» ОТРЫВОК:
○ ○ ○ ○ ○ ○ ○
Моя память не сохранила уже всех событий, будораживших в течение лета 1905 года нашу, недавно еще такую тихую, провинциальную жизнь. Хорошо запомнился мне лишь еще один трагикомический эпизод.
Насколько помню, это происходило осенью 1905 года, когда взятые на Японскую войну запасные только что вернулись к своим семьям. Шло, чрезвычайное собрание губернского земства, на котором должен был, между прочим, обсуждаться составленный мною доклад о помощи семьям запасных. Если память мне не изменяет, доклад предлагал продлить помощь семьям запасных еще на полмесяца, а затем, ввиду возвращения запасных домой, продолжать помощь лишь семьям раненых и убитых.
Собрание было мирное, вопросы разбирались мелкие, не возбуждавшие страстей и не привлекавшие постороннюю публику. Места для публики поэтому были пусты. Вдруг, читая свой доклад, я услышал какой-то шум, доносившийся с лестницы, а через минуту широко распахнулись двери и зал стала заполнять непривычная для земского собрания публика: дюжие усатые люди в солдатских рубахах.
Как потом выяснилось, толпа запасных направилась к губернаторскому дому и испугавшийся их угрожающего вида вице-губернатор сказал им, что пайки выдает земство, к которому и надлежит обратить свои претензии.
Запасные быстро заняли все места для публики, заполнились и проходы вокруг стола, за которым сидели гласные.
Читая свой доклад, я чувствовал, как дышал мне в затылок какой-то парень с большими рыжими усами, обдавая меня запахом винного перегара.
Толпа шумела. Я тщетно напрягал свой голос, чтобы дочитать доклад. Мои слова не были слышны, да и никто из гласных их уже не слушал. Дальше заседать в такой обстановке было невозможно. Председатель объявил перерыв, и все гласные ушли в соседнюю комнату.
○ ○ ○ ○ ○ ○ ○
» ИСХОДНЫЕ МАТЕРИАЛЫ:
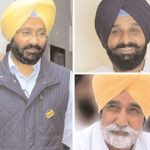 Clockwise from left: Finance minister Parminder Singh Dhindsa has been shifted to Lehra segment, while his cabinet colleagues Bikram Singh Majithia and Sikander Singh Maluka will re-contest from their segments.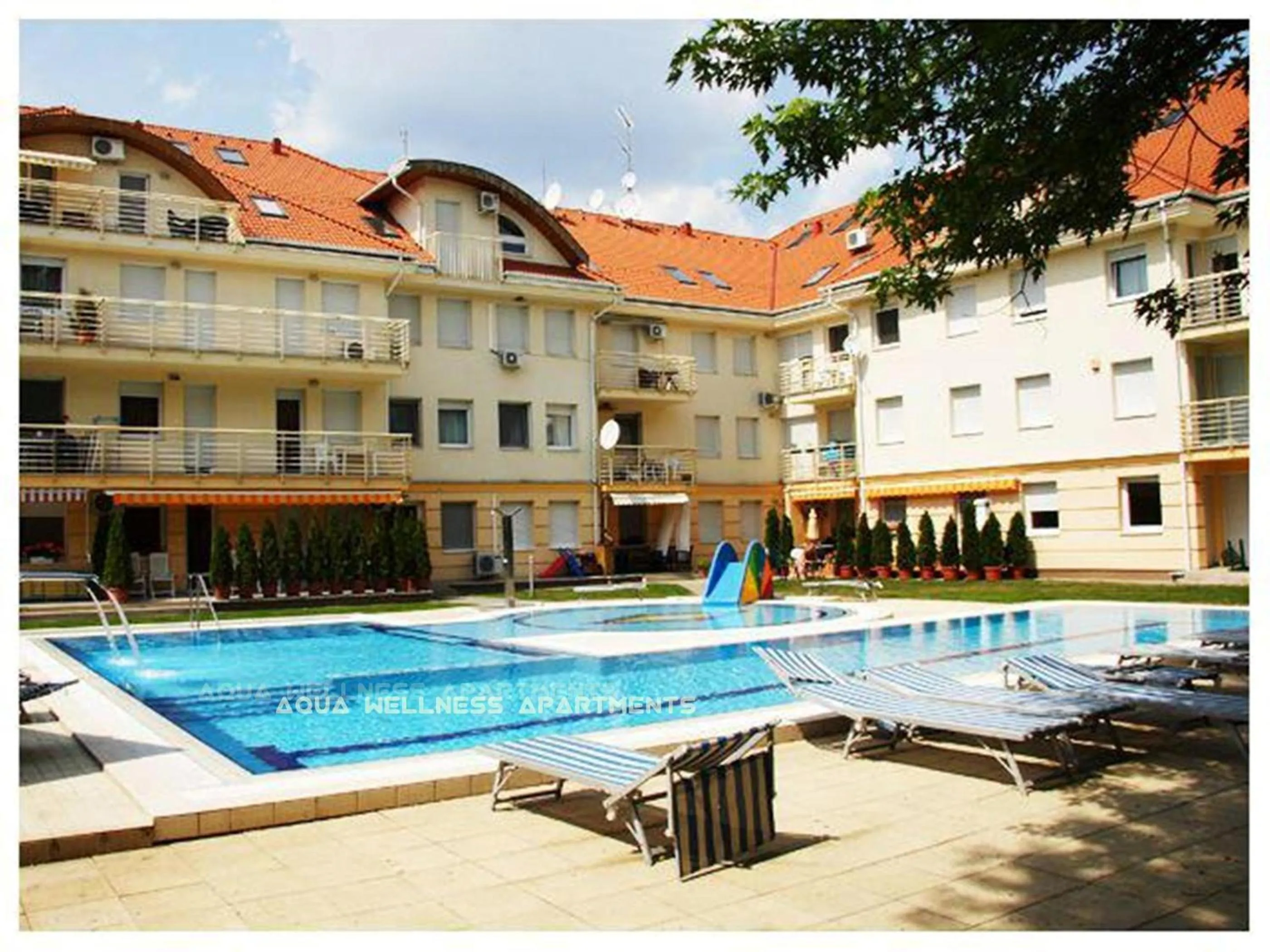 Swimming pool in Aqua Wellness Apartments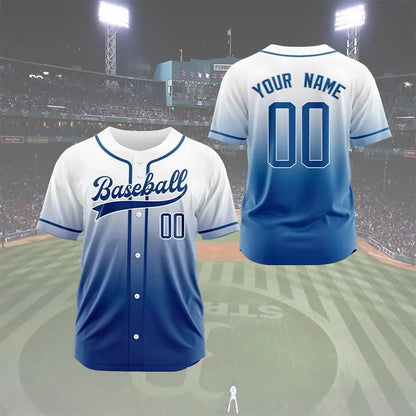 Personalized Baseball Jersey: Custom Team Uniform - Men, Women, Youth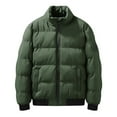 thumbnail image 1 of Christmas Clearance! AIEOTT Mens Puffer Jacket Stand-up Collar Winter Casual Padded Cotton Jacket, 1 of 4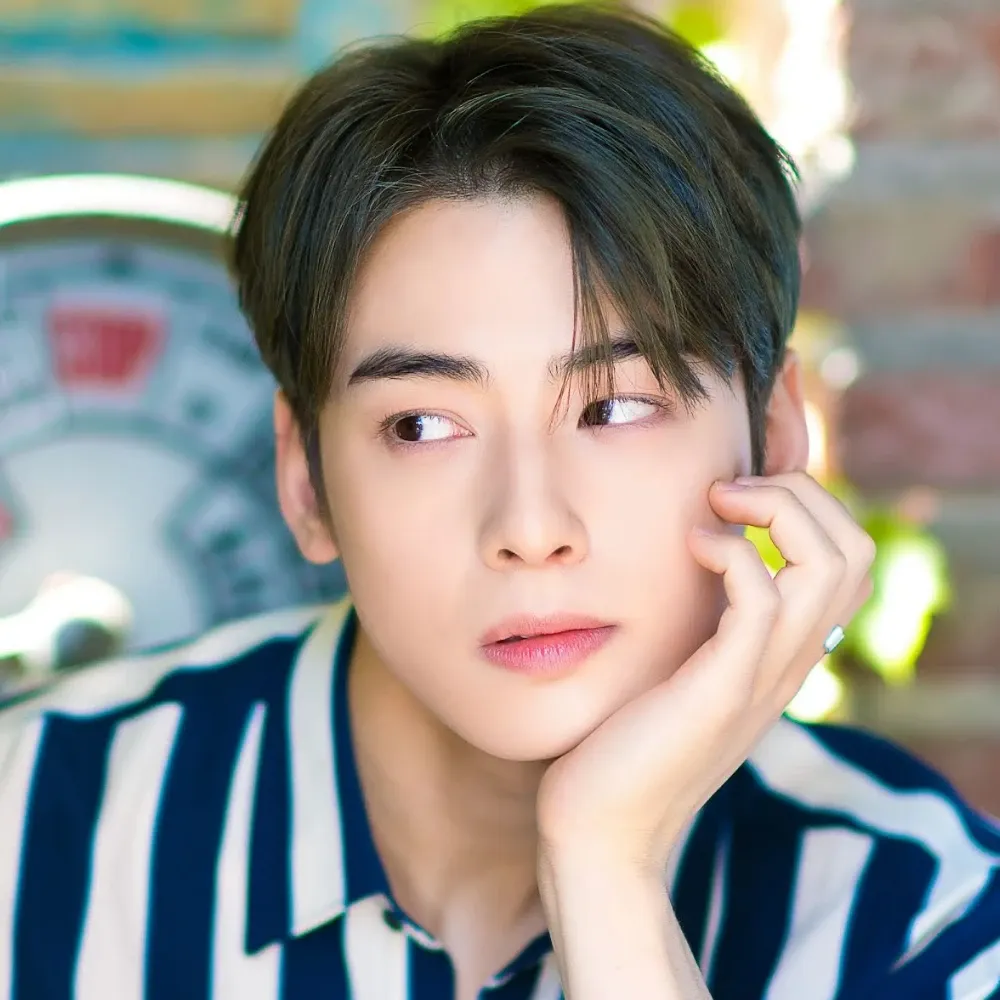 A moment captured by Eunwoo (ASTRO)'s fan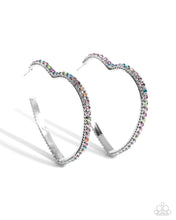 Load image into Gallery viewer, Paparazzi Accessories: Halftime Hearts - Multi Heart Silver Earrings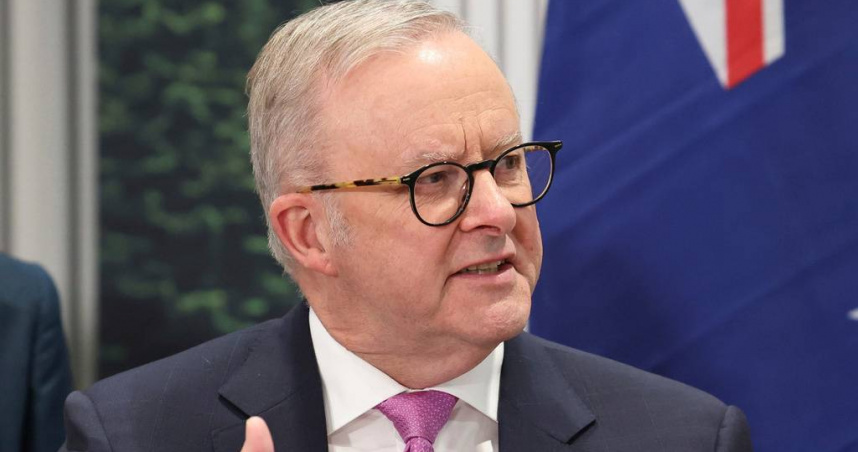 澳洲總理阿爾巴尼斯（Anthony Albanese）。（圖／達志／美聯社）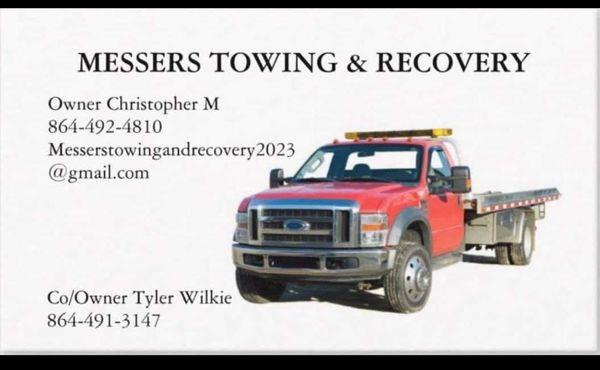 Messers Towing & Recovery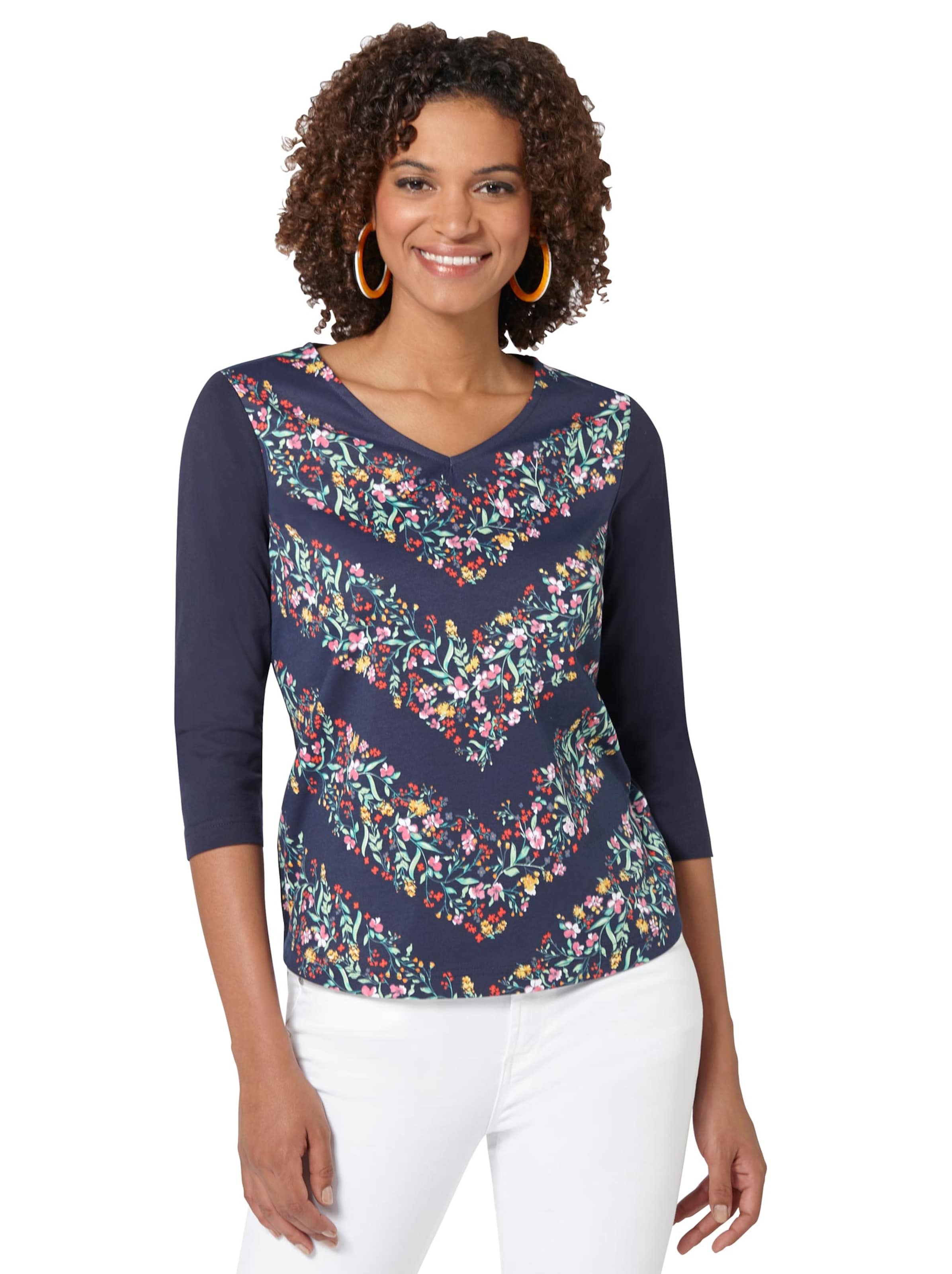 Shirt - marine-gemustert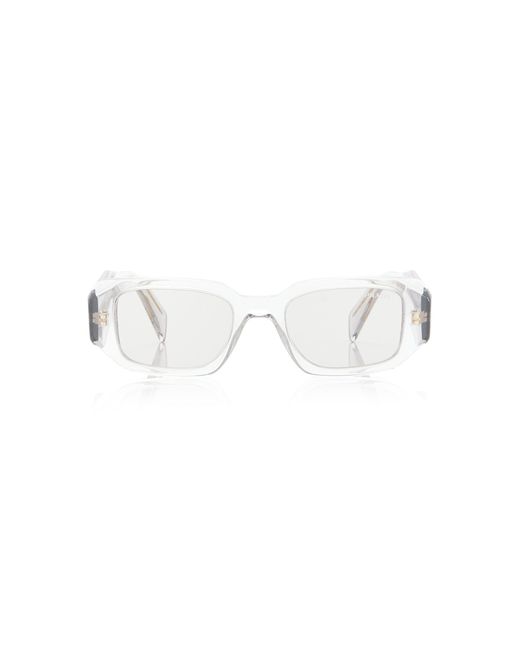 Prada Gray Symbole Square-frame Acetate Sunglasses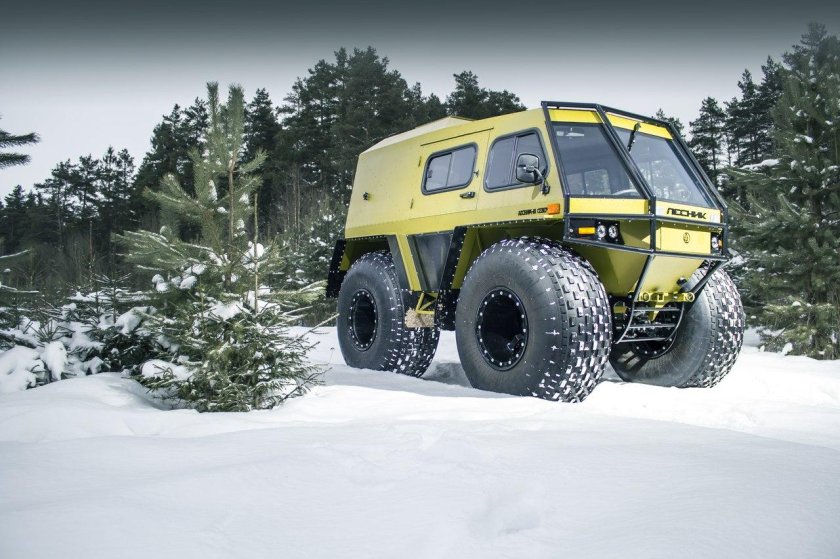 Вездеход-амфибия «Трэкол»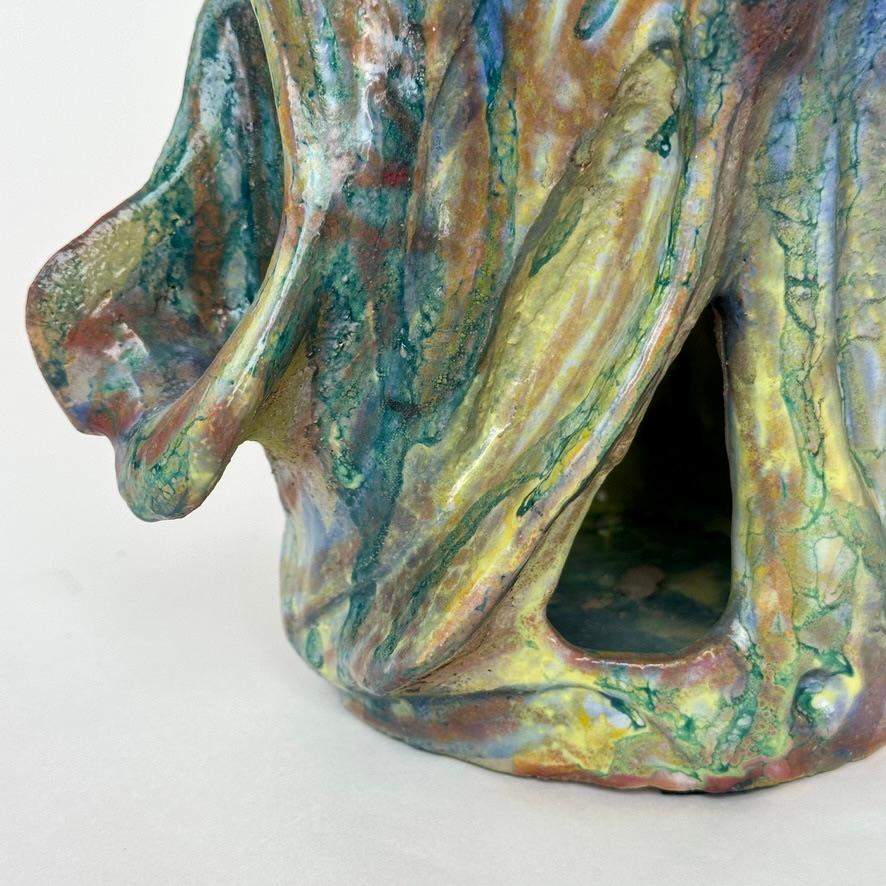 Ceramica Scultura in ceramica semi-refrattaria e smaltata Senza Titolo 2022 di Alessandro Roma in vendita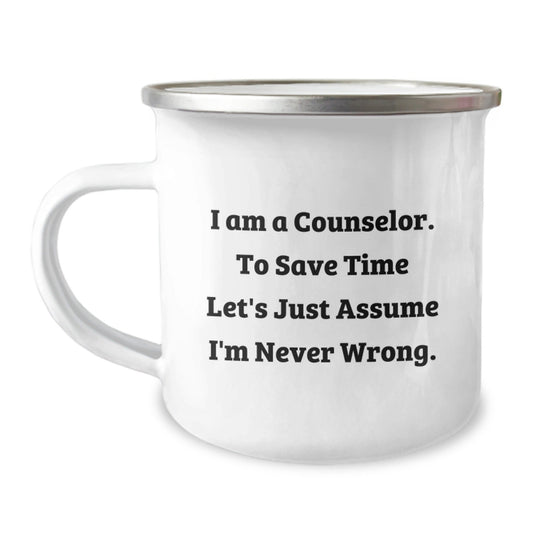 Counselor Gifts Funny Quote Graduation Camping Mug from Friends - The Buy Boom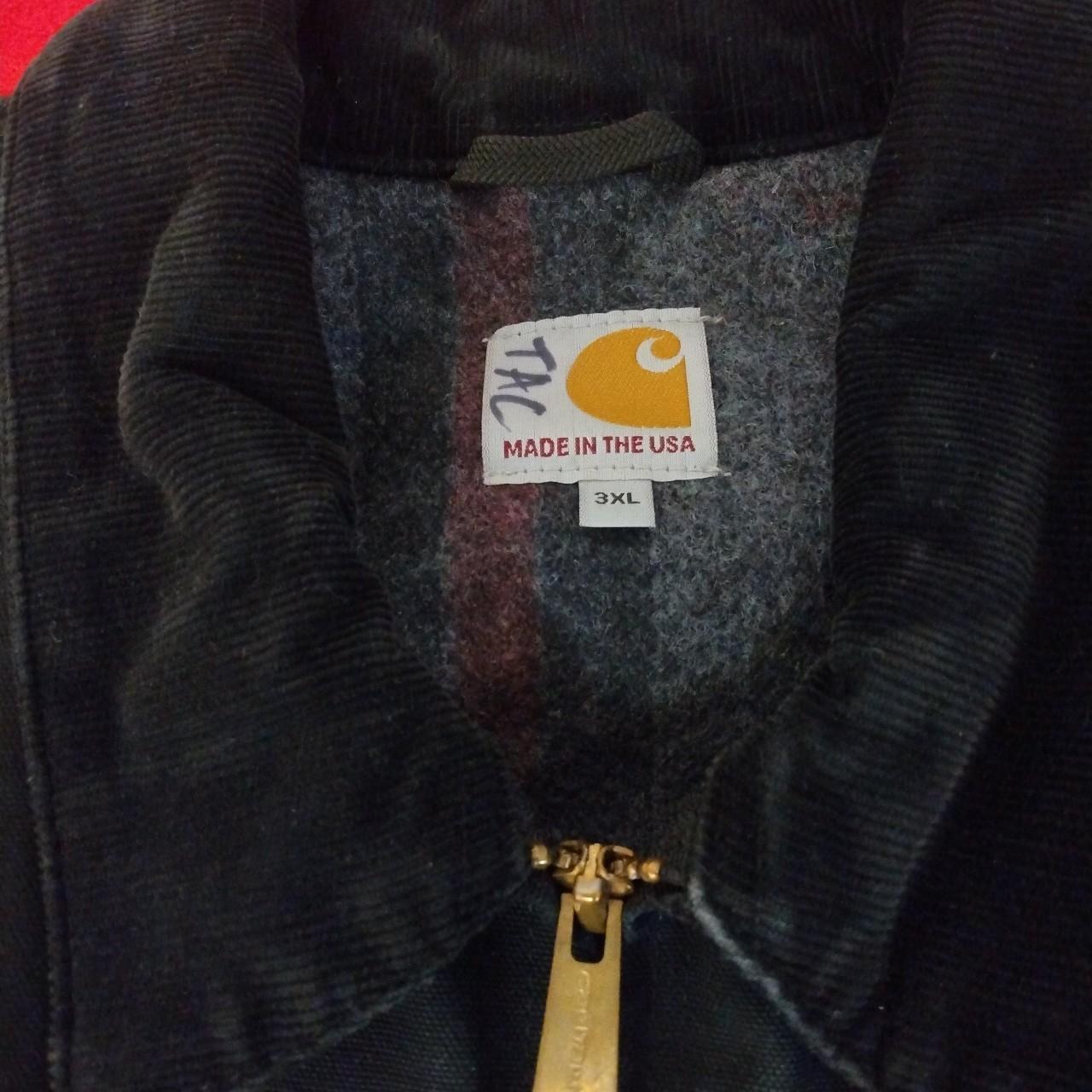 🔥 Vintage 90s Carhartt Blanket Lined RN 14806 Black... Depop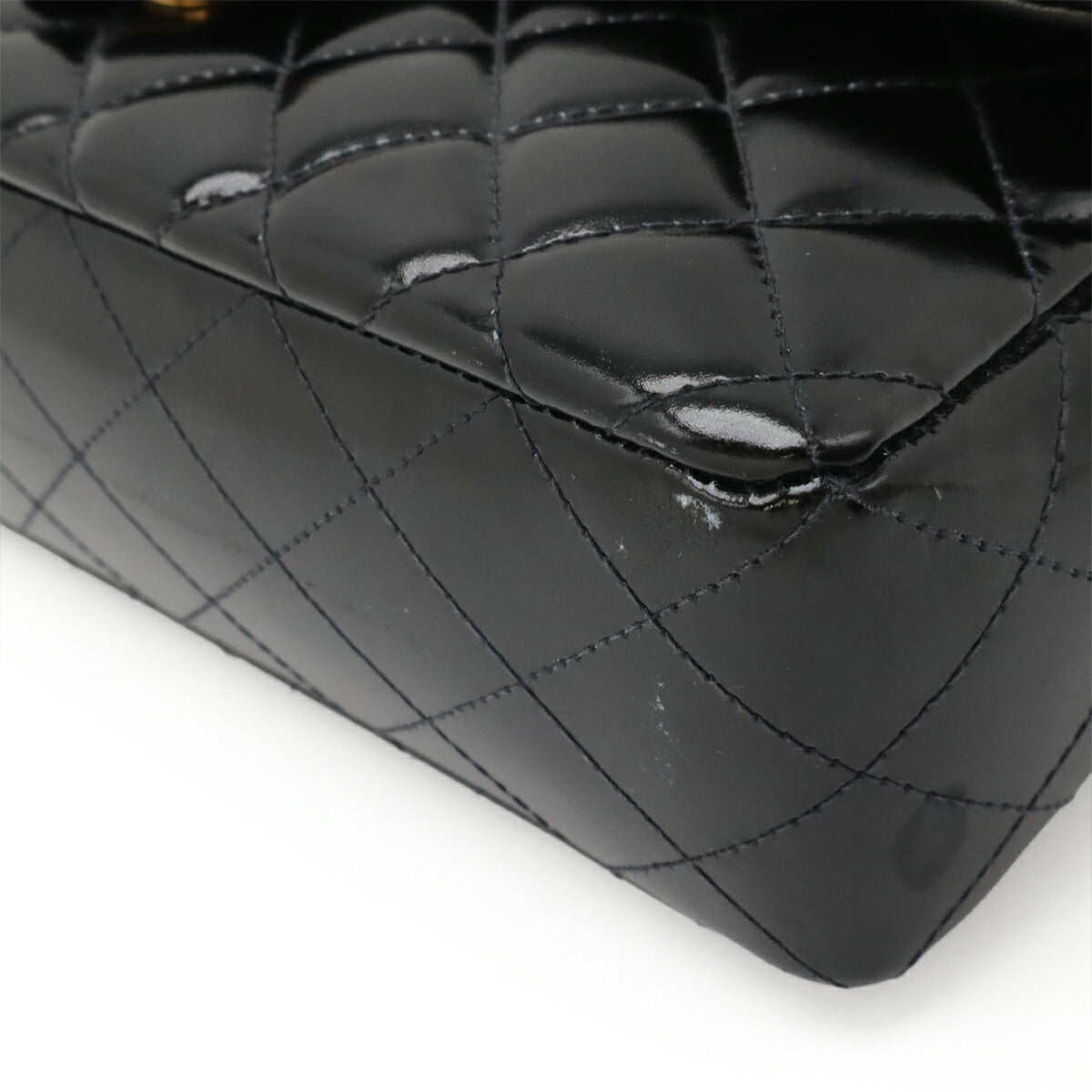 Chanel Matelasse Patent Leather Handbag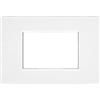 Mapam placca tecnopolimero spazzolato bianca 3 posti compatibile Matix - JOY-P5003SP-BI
○ ○ ○ ○ ○ ○ ○
» ЧТО НУЖНО СДЕЛАТЬ:
(1) Пожалуйста, перепишите без изменений часть отрывка от слов «Собрание было мирное, вопросы» до слов «запахом винного перегара.» включительно.
(2) Ответьте на вопросы по отрывку.
(а) В какое время года и какого года происходило собрание губернского земства?
(б) Куда сначала направилась толпа запасных?
(в) Куда ушли гласные после объявления перерыва?
Материалы никак не связаны с отрывком.

» ОТВЕТЫ:
(1)
Собрание было мирное, вопросы разбирались мелкие, не возбуждавшие страстей и не привлекавшие постороннюю публику. Места для публики поэтому были пусты. Вдруг, читая свой доклад, я услышал какой-то шум, доносившийся с лестницы, а через минуту широко распахнулись двери и зал стала заполнять непривычная для земского собрания публика: дюжие усатые люди в солдатских рубахах.
Как потом выяснилось, толпа запасных направилась к губернаторскому дому и испугавшийся их угрожающего вида вице-губернатор сказал им, что пайки выдает земство, к которому и надлежит обратить свои претензии.
Запасные быстро заняли все места для публики, заполнились и проходы вокруг стола, за которым сидели гласные.
Читая свой доклад, я чувствовал, как дышал мне в затылок какой-то парень с большими рыжими усами, обдавая меня запахом винного перегара.

(2)
(а) Осенью 1905 года.
(б) К губернаторскому дому.
(в) В соседнюю комнату.